Há passos que custam horrores a dar, no momento em que são dados, parecem autênticos passos para o abismo ... se calhar, até são.
O pior de tudo é o esquema de dois passos à frente e um atrás ... São tentativas de desintoxicação mas não são curas!
A cura sem "rewind" mental e nostálgico é possível?
Um amor Blue Mountain é bom com certeza.

Rocket disse...

mlee

Uau! Que comentário!
Tens razão em tudo. Mesmo sobre o esquema de dois passos à frente e um atrás, que tem o direito à sua embora quanto a mim, a prazo limitado, sob o risco de ficarmos aquém de tudo...
A cura sem "rewind" mental e nostálgico é possível, sim. Como em tudo, depende de nós...
Quebrar barreiras intransponíveis ajuda...
Ainda bem que aprecias café.

bjos

Anónimo disse...

E eu não sei... :-(((((((((( Espíritos do demo, entram de mansinho na tua mente, nem dás conta e de repente... búúúú! E só te apetece fugir a 7 pés e enfiar a cabeça dentro de água para que se afoguem e te deixem de vez!

Rocket disse...

kikas

Ainda bem que não é sempre assim, né? Ou que não nos deixamos influenciar com o que de mal nos acontece e fecharmos tudo o que é porta e janela até nos sufocarmos em nós próprios...

Eu continuarei a acreditar, em mim e nos outros. Conheço muita gente boa e muita gente menos boa. Felizmente aprendi a escolher. Às vezes demora, vão ficando umas quantas pelo caminho, mas alguém (dois) terá sorte porque merece...
++++
INSTRUÇÕES DO EXERCÍCIO —
**a.** Transcreva dos comentários sobre a cura de um amor o trecho que vai de "Tens razão em" até "depende de nós...".
**b.** Dê a continuação dos comentários sobre a cura de um amor a partir da última frase apresentada.
A listagem não é necessária para nenhuma das tarefas.

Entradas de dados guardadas
++++
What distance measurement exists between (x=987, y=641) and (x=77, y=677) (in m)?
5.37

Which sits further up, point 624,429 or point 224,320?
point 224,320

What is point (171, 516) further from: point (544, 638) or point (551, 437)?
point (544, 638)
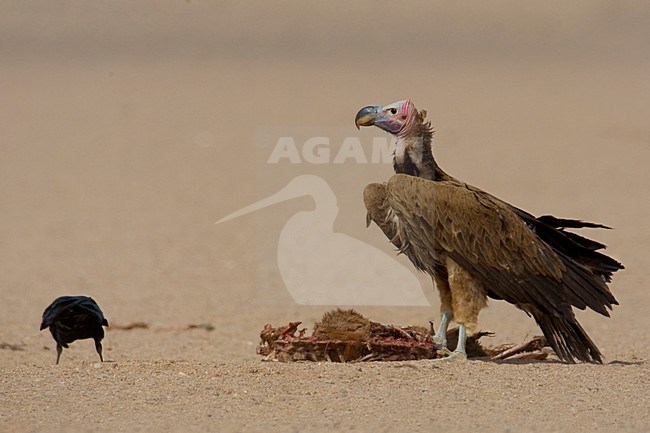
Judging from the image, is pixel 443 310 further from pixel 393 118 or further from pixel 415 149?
pixel 393 118

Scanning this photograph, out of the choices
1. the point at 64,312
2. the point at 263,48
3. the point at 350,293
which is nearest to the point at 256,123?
the point at 263,48

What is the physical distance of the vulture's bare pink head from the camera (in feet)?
25.6

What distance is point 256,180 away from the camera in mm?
21234

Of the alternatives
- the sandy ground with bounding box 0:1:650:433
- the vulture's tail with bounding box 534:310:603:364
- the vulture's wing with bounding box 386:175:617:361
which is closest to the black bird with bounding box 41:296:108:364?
the sandy ground with bounding box 0:1:650:433

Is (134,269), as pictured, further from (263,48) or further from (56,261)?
(263,48)

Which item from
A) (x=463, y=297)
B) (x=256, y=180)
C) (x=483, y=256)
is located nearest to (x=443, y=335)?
(x=463, y=297)

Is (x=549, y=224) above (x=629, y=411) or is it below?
above

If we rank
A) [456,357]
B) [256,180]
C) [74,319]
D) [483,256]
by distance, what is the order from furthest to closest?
[256,180], [74,319], [456,357], [483,256]

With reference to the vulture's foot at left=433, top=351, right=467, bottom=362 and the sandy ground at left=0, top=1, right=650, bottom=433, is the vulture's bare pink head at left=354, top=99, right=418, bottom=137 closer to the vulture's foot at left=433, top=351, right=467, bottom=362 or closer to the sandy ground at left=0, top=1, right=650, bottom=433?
the vulture's foot at left=433, top=351, right=467, bottom=362

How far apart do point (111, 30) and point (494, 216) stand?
33.6 metres

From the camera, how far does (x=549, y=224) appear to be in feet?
25.5

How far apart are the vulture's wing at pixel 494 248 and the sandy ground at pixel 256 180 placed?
16.6 inches

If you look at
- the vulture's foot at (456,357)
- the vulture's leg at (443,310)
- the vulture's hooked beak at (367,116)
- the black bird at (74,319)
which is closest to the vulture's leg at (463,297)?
the vulture's foot at (456,357)

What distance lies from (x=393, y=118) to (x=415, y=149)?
0.85 feet
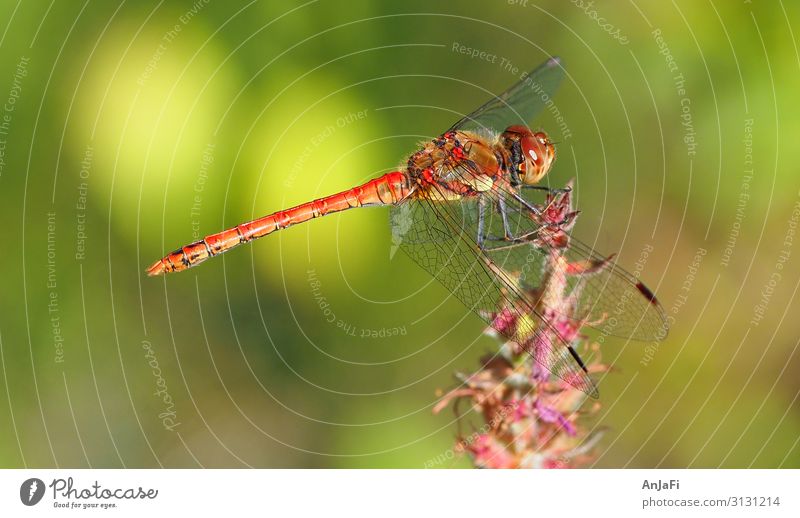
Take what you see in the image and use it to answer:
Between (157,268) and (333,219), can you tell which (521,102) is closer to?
(333,219)

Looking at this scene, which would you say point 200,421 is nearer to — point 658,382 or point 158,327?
point 158,327

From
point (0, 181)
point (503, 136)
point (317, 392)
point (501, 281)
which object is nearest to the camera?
point (501, 281)

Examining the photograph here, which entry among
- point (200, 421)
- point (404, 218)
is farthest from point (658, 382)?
point (200, 421)

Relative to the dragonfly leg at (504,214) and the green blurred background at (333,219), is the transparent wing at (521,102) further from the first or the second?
the dragonfly leg at (504,214)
++++
LISTA DE RESPOSTAS —
**a.**
Tens razão em tudo. Mesmo sobre o esquema de dois passos à frente e um atrás, que tem o direito à sua embora quanto a mim, a prazo limitado, sob o risco de ficarmos aquém de tudo...
A cura sem "rewind" mental e nostálgico é possível, sim. Como em tudo, depende de nós...

**b.**
Não acredito em portas fechadas. Só as da casa-de-banho, como manda o Feng Shui :-)


bjinhos cavalinhos

Afrika disse...

Tudo foi dito na primeira frase!
Quando o amor se torna vicio, deixa de ser amor pra ser dependência, e quem sabe ate doença!
Titulo do post bem escolhido, no contexto!

Rocket disse...

afrika

O amor existe. Mas não, de facto, assim...

Uma vez vi uma exploração agropecuária ser destruída pelo fogo. Não minucio...
Sei que tudo começou com uma palhinha a arder...
devia ter uns dez anos e nunca mais me esqueci da lição:
Fogo, calor são coisas boas, amigas até...se controladas...

Bj G BB

Maísa disse...

Estou a fazer uma retrospectiva nas tuas postagens e amei este texto.
Todos os teus textos são excelentes, mas este, particularmente, diz-me qualquer coisa.
Beijinho.

Rocket disse...

d.antónia ferreirinha

bem...este era o que se seguiria... é para ser lido depois do anterior...sem cor...

também me diz muito.

beijos

Maísa disse...

Como é que eu adivinhei, hein?
Beijinhos.

Rocket disse...

d.antónia ferreirinha

eh eh

lê o anterior, está interligado.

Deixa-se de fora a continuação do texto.